O processo está previsto no art. 104-A do Código de Defesa do Consumidor. O consumidor apresenta um plano de pagamento que:

  • Reúne todas as dívidas de consumo num acordo único
  • Pode reduzir os juros das parcelas
  • Permite prazo de pagamento de até cinco anos
  • Preserva o mínimo existencial — o valor que o devedor precisa guardar para sobreviver

Se os credores não chegarem a um acordo voluntário, o juiz pode impor um plano compulsório. Ou seja, a lei dá ao consumidor endividado uma segunda chance real, com proteção judicial.

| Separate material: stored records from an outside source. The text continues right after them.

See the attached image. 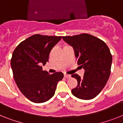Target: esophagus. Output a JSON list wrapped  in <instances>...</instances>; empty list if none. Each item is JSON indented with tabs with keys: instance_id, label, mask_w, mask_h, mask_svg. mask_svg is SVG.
<instances>
[{
	"instance_id": "1",
	"label": "esophagus",
	"mask_w": 123,
	"mask_h": 123,
	"mask_svg": "<svg viewBox=\"0 0 123 123\" xmlns=\"http://www.w3.org/2000/svg\"><path fill=\"white\" fill-rule=\"evenodd\" d=\"M64 77L65 78H67V79H69V78L71 77V76L70 75H68V74H64Z\"/></svg>"
}]
</instances>
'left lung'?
<instances>
[{
	"instance_id": "left-lung-1",
	"label": "left lung",
	"mask_w": 123,
	"mask_h": 123,
	"mask_svg": "<svg viewBox=\"0 0 123 123\" xmlns=\"http://www.w3.org/2000/svg\"><path fill=\"white\" fill-rule=\"evenodd\" d=\"M62 38L72 46L78 65L85 70L82 79L77 74L72 75L78 82L72 93L83 100L94 99L104 89L110 76L112 59L109 48L101 39L86 33Z\"/></svg>"
}]
</instances>
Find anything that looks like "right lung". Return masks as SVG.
<instances>
[{"label": "right lung", "mask_w": 123, "mask_h": 123, "mask_svg": "<svg viewBox=\"0 0 123 123\" xmlns=\"http://www.w3.org/2000/svg\"><path fill=\"white\" fill-rule=\"evenodd\" d=\"M62 36L34 34L19 43L11 60L13 76L18 88L27 99L42 103L54 96L58 82L63 74H49L43 70L49 59L51 50Z\"/></svg>", "instance_id": "add662e5"}]
</instances>
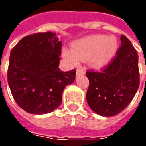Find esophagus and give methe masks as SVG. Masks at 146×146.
<instances>
[{"label": "esophagus", "instance_id": "esophagus-1", "mask_svg": "<svg viewBox=\"0 0 146 146\" xmlns=\"http://www.w3.org/2000/svg\"><path fill=\"white\" fill-rule=\"evenodd\" d=\"M81 74H84V70L83 68H79V69H77L76 70V76H80V75H81Z\"/></svg>", "mask_w": 146, "mask_h": 146}]
</instances>
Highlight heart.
I'll return each instance as SVG.
<instances>
[{
    "instance_id": "obj_1",
    "label": "heart",
    "mask_w": 146,
    "mask_h": 146,
    "mask_svg": "<svg viewBox=\"0 0 146 146\" xmlns=\"http://www.w3.org/2000/svg\"><path fill=\"white\" fill-rule=\"evenodd\" d=\"M119 42L114 36L96 35L79 40L73 44L72 49L62 48V56L70 64L77 66L81 60L90 59L94 68L107 66L115 57Z\"/></svg>"
}]
</instances>
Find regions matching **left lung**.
Here are the masks:
<instances>
[{
    "label": "left lung",
    "mask_w": 146,
    "mask_h": 146,
    "mask_svg": "<svg viewBox=\"0 0 146 146\" xmlns=\"http://www.w3.org/2000/svg\"><path fill=\"white\" fill-rule=\"evenodd\" d=\"M116 57L101 72L88 70L86 93L90 108L99 115L110 117L120 113L132 102L140 84L138 54L130 40L121 36Z\"/></svg>",
    "instance_id": "obj_1"
}]
</instances>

O que é o mínimo existencial

O mínimo existencial é o piso de renda que a lei protege. Nenhuma dívida de consumo pode consumir esse valor. Quem, após contabilizar todas as suas dívidas, ficasse com menos do que esse piso disponível, poderia acionar o rito da Lei do Superendividamento.

O valor do mínimo existencial foi fixado em R$ 600 pelo Decreto 11.150/2022, regulamentado depois pelo Decreto 11.567/2023. Mas há um detalhe que, por anos, travou muitos aposentados: o próprio decreto excluía o crédito consignado desse cálculo.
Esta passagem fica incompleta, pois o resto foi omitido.